Records from a set of spatial questions
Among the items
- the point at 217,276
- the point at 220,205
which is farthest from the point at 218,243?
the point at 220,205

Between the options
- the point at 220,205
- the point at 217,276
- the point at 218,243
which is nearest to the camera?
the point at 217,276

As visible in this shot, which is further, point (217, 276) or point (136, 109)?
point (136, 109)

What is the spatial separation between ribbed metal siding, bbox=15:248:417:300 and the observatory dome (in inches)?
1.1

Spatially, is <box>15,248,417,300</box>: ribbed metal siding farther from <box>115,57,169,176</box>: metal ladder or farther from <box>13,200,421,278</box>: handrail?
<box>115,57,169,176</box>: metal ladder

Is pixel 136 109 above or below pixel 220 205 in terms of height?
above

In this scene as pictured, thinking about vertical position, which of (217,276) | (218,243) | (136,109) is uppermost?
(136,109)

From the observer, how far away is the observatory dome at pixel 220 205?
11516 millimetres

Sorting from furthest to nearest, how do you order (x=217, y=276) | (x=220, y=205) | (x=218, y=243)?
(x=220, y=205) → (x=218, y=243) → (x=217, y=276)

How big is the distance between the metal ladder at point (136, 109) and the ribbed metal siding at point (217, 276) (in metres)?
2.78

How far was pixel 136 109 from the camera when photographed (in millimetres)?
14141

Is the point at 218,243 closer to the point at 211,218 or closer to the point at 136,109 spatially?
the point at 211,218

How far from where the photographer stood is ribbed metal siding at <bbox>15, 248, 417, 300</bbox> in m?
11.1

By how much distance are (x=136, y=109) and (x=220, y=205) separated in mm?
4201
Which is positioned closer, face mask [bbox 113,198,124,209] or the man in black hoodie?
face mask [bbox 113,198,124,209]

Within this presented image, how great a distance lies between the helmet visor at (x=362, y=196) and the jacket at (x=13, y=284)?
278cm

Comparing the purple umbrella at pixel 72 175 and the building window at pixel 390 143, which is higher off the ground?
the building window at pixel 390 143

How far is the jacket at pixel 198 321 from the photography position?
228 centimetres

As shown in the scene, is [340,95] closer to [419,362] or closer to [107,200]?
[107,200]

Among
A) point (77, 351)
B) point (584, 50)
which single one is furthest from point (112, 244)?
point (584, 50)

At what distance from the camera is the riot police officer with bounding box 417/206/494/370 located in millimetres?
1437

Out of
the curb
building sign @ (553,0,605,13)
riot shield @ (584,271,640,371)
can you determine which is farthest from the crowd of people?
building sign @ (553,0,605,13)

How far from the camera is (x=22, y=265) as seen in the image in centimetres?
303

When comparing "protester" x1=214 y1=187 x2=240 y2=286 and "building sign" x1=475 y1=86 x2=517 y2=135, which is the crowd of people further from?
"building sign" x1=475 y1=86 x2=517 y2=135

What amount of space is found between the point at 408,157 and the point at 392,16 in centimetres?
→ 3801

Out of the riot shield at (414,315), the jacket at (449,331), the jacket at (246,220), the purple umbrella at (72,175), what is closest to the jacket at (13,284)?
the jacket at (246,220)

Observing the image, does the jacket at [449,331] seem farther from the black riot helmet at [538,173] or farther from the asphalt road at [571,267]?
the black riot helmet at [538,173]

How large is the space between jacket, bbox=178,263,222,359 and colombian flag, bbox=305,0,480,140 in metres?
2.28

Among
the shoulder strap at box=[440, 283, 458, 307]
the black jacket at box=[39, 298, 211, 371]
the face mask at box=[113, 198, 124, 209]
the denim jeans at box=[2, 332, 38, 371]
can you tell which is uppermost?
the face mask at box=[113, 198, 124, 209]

> [EXERCISE AIM] Please reproduce the lines of the records above, starting at the line that contains "Observing the image, does" and continuing through the end of the records.

> [REPLY TO THE EXERCISE]
Observing the image, does the jacket at [449,331] seem farther from the black riot helmet at [538,173] or farther from the asphalt road at [571,267]?
the black riot helmet at [538,173]

How large is the space between jacket, bbox=178,263,222,359 and colombian flag, bbox=305,0,480,140 in metres?
2.28

Among
the shoulder strap at box=[440, 283, 458, 307]
the black jacket at box=[39, 298, 211, 371]
the face mask at box=[113, 198, 124, 209]
the denim jeans at box=[2, 332, 38, 371]
can you tell which is uppermost?
the face mask at box=[113, 198, 124, 209]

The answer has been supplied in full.